(Text for analysis):
Why the COVID-19 crisis should make companies think about the resilience of their supply chains
The covid-19 crisis should prompt companies to “rethink and transform” global supply chain models, according to Franck Baron, the chairman of the Pan-Asia Risk and Insurance Management Association.
Seven pacific rim nations signed a pledge this month to maintain open supply chains as the covid-19 crisis shows no sign of slowing. The agreement between Australia, Brunei, Canada, Chile, Myanmar, New Zealand and Singapore is a collective response to combat the virus outbreak, which has led to global lockdowns and financial turmoil.
While some countries have ensured their supply chains and trade remains open, the senior risk professional says the crisis should make companies think about the resilience of their supply chains.
Organisations are poised for significant upheaval with primary and secondary suppliers as the world remains in lockdown over the deadly virus.
“Covid-19 does have the potential to be this global-scale event that finally forces many companies, and entire industries, to rethink and transform their global supply chain model,” Baron says.

Data entries
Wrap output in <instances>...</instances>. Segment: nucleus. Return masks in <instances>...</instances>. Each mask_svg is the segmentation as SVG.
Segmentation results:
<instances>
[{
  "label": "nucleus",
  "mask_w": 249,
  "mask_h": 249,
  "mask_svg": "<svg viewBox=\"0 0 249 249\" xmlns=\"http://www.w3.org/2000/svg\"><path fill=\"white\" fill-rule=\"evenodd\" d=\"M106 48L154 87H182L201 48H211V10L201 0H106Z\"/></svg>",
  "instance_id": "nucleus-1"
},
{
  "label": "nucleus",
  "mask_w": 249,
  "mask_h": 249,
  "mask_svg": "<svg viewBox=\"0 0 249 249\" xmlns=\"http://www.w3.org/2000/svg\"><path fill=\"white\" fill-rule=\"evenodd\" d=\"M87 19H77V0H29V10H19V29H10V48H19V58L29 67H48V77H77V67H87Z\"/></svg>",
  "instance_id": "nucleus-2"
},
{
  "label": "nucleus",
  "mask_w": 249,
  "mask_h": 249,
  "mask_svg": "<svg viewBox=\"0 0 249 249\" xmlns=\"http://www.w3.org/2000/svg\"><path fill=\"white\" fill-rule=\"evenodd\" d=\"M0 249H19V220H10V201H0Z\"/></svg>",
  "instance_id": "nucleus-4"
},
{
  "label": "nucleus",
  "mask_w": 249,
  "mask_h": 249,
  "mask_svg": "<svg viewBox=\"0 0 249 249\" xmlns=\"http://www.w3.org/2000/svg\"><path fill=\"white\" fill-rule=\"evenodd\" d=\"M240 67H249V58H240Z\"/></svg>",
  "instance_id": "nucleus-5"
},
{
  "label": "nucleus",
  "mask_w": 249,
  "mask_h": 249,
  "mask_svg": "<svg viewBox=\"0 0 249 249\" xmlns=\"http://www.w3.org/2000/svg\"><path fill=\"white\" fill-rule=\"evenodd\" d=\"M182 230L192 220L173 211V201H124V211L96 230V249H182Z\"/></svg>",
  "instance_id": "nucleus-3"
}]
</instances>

(Explore the material):
• 1. Return the passage of the supply chain article from "Why the COVID-19" up to and including "Insurance Management Association.", copied exactly.
• 2. According to the supply chain article, which association does Franck Baron chair?
• 3. For each statement below, decide whether it agrees with the supply chain article, answering yes or no and quoting the deciding words. (a) Seven Pacific Rim nations signed a pledge to keep supply chains open. (b) Japan was one of the signatories of the agreement. (c) Baron says COVID-19 lacks the potential to change companies' global supply chain models.

(Task-by-task outputs):
• 1.
Why the COVID-19 crisis should make companies think about the resilience of their supply chains
The covid-19 crisis should prompt companies to “rethink and transform” global supply chain models, according to Franck Baron, the chairman of the Pan-Asia Risk and Insurance Management Association.

• 2. The Pan-Asia Risk and Insurance Management Association.

• 3.
(a) Yes: "Seven pacific rim nations signed a pledge this month to maintain open supply chains"
(b) No: "The agreement between Australia, Brunei, Canada, Chile, Myanmar, New Zealand and Singapore"
(c) No: "Covid-19 does have the potential to be this global-scale event that finally forces many companies, and entire industries, to rethink and transform their global supply chain model"